It is also possible to compare the results of each response-dependent condition as a function of the delay duration. The left panel of Figure 8 plots the medians of the target sequence rates across the last five sessions for participants in each condition of delayed reinforcement. The rates decreased as the delay interval increased. The right panel of Figure 8 plots the medians of the postreinforcement pauses (PRPs; time between the termination of the consummatory response period and the first occurrence of the target sequence) across the last five sessions for participants in each condition of delayed reinforcement. The PRPs increased as the delay interval increased, again suggesting a delay-of-reinforcement-gradient consistent with the results of the sequence rates.
Fig 8.
Medians of the rates of the target sequence (left) and the postreinforcement pauses (right) for the last five sessions in each condition of delayed reinforcement. Unfilled circles show data from individual participants and solid lines connect group medians.
DISCUSSION
In general, response acquisition under conditions of delayed reinforcement has been assessed by comparing response rates with (a) those under no reinforcement (e.g., Lattal & Gleeson, 1990; Wilkenfield et al., 1992), (b) those under response-independent-yoked reinforcement (e.g., Dickinson et al., 1992; Galuska & Woods, 2005; Lattal & Gleeson, 1990), and (c) rates of different responses that produce no reinforcer (e.g., Critchfield & Lattal, 1993; Galuska & Woods, 2005; Keely et al., 2007; Wilkenfield et al., 1992). In terms of the present experiment, a response may be considered acquired by delayed reinforcement when the number of the target sequences per min and the number of target sequences as percentage of all two-response sequences are higher (a) when the target sequences were reinforced than when they were not reinforced, and (b) for participants delivered reinforcers depending on their performance than for participants delivered reinforcers independently. By these criteria, all 7 participants who were exposed to the sequence-dependent delayed reinforcement conditions acquired the two-response sequence.

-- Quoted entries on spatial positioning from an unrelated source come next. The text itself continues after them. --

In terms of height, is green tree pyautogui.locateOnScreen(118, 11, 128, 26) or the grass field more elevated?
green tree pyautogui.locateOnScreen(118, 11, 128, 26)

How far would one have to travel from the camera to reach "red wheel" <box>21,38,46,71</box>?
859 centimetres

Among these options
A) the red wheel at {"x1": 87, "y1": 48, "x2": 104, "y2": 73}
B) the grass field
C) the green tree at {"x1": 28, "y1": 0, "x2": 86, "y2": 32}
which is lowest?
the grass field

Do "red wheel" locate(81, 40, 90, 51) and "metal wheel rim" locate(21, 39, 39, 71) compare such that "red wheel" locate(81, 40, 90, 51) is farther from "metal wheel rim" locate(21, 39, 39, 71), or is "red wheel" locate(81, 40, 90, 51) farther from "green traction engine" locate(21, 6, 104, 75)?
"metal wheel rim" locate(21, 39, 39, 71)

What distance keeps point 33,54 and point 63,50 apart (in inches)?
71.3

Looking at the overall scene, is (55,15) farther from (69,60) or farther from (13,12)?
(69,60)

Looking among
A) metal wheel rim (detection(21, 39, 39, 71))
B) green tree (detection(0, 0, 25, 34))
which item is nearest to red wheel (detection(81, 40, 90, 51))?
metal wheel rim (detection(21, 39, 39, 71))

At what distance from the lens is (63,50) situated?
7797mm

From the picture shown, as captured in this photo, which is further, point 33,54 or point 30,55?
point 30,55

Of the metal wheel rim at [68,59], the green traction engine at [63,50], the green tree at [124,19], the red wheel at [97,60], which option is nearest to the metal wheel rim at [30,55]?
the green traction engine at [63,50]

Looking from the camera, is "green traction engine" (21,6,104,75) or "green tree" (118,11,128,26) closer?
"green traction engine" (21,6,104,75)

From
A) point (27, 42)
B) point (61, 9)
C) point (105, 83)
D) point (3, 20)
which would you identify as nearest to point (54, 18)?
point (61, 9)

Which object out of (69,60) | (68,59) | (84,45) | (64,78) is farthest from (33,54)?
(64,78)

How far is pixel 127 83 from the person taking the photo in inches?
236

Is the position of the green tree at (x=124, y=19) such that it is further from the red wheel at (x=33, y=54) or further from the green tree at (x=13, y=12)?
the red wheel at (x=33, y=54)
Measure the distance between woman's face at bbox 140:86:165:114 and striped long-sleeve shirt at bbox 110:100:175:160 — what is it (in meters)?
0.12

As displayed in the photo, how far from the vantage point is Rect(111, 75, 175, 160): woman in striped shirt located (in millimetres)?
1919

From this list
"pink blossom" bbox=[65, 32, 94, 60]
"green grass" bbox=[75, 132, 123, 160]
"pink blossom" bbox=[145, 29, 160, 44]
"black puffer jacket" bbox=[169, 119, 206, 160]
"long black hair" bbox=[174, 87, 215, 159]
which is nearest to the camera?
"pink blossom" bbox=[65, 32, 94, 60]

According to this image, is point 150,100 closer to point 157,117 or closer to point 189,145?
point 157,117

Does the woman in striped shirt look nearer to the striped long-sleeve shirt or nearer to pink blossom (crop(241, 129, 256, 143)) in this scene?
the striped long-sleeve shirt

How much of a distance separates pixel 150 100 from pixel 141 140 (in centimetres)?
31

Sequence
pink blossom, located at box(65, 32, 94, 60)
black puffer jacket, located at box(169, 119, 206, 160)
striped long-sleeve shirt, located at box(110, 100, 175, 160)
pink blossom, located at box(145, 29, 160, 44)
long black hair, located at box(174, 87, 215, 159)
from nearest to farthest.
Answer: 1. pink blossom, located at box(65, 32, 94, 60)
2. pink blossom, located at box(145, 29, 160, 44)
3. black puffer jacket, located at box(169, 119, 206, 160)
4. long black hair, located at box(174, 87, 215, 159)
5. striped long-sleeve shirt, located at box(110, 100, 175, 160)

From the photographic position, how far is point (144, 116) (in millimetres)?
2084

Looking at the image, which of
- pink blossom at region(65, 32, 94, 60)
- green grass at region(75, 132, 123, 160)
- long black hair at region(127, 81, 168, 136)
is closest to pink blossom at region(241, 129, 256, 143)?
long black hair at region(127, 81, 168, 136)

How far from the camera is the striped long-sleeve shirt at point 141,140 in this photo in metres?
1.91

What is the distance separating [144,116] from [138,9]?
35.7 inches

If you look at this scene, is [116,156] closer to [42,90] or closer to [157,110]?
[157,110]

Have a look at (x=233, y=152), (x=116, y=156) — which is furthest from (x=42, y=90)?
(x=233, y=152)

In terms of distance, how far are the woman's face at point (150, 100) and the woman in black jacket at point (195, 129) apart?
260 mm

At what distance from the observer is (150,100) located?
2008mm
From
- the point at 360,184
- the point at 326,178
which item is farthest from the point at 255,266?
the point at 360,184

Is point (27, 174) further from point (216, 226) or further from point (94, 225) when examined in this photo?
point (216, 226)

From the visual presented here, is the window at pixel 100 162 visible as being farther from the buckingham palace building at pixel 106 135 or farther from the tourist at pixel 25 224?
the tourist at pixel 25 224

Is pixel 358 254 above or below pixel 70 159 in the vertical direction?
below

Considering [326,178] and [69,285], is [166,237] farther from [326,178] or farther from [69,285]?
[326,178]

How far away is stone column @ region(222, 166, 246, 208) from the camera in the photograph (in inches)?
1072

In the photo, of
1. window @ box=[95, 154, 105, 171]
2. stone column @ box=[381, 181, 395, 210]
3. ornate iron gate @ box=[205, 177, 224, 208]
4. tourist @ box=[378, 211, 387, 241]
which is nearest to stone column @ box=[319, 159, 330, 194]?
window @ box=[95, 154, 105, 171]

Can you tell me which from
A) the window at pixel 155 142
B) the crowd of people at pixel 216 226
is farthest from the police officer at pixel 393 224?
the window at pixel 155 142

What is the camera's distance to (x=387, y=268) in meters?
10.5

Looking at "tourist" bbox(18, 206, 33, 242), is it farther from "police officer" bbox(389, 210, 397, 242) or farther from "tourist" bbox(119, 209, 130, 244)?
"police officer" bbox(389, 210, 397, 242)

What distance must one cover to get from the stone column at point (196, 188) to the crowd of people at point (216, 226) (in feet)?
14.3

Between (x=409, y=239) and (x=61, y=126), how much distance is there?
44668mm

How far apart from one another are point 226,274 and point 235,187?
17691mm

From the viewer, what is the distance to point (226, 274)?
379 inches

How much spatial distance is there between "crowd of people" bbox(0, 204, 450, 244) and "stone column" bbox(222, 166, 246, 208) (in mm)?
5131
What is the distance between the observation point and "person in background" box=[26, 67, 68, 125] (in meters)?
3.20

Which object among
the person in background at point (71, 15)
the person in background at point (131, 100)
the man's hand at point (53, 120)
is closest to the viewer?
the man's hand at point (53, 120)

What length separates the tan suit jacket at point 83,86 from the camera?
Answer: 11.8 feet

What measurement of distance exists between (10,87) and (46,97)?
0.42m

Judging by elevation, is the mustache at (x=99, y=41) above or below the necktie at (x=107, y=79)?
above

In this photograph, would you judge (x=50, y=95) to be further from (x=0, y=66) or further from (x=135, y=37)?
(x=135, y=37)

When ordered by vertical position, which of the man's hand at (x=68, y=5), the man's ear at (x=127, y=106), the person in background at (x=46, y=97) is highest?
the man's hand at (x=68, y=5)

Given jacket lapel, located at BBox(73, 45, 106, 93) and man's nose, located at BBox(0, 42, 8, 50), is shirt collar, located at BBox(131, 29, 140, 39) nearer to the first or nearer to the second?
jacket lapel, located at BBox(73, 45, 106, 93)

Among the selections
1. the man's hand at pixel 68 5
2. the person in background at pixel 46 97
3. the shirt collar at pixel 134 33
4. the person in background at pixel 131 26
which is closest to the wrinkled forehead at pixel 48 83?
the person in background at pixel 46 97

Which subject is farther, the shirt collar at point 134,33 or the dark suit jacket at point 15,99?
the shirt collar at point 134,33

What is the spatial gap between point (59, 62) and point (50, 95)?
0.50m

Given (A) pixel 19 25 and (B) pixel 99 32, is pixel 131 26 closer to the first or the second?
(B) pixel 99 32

Previous experiments have shown response acquisition with a delay of 30 s in pigeons (Lattal & Gleeson, 1990) and rats (Critchfield & Lattal, 1993; Lattal & Gleeson, 1990; Lattal & Williams, 1997; Snycerski et al., 2005; but see also van Haaren, 1992). The present experiment replicates these results with 3 human participants.
A number of experiments using nonhuman subjects have found that response rates show a delay-of-reinforcement gradient (e.g., Dickinson et al., 1992; Lattal & Metzger, 1994; Reilly & Lattal, 2004), whereas, to our knowledge, only Reilly and Lattal have found gradients for PRPs. The delay-of-reinforcement gradients found for both response rates and PRPs in the present experiment provide additional evidence of the generality of this phenomenon across species, and they demonstrate the consistency of the present results with those of previous experiments. However, the delay-of-reinforcement gradients obtained from the present experiment have a limitation: the resetting delay contingency can restrict rates of responding (Critchfield & Lattal, 1993; Sutphin et al., 1998). Under such a contingency, the most efficient performance is to respond once immediately after the prior reinforcement, then to pause until a reinforcer occurs. Thus, even response rates produced by efficient performance can decrease as the delay interval is increased. It is very possible, therefore, that the resetting delay contingency contributed to the delay-of-reinforcement gradients found with response rates. Although the resetting delay contingency should not affect PRPs directly, it may have had an indirect influence; that is, a general reduction in response rate produced by the resetting delay contingency could contribute to the PRP's results.
On time-based or interval schedules, organisms can emit behavior that is not required by the contingency (Pierce & Epling, 1995, p. 139). When lever pressing produced food according to a VI schedule, for example, rats also drank an extreme amount of water even though this was unrelated to contingencies of reinforcement (Falk, 1961). In the context of response acquisition with delayed reinforcement, rats pressed not only a lever which produced food with resetting delay but also another lever on which responses had no programmed consequences (e.g., Sutphin et al., 1998; Wilkenfield et al., 1992). Consistent with these previous findings, 4 of 7 participants exposed to the resetting delay contingency frequently emitted responses other than the target sequences. These results suggest that for some participants the target two-response sequence was acquired not as a single unit but as a member of a longer sequence. These results, however, do not alter the conclusion that the target sequence was acquired. Whether the target sequence was a single unit or it was embedded in a longer sequence of responses, the target two-response sequences occurred at higher overall and relative rates with delayed reinforcement than with no reinforcement or with response-independent reinforcement.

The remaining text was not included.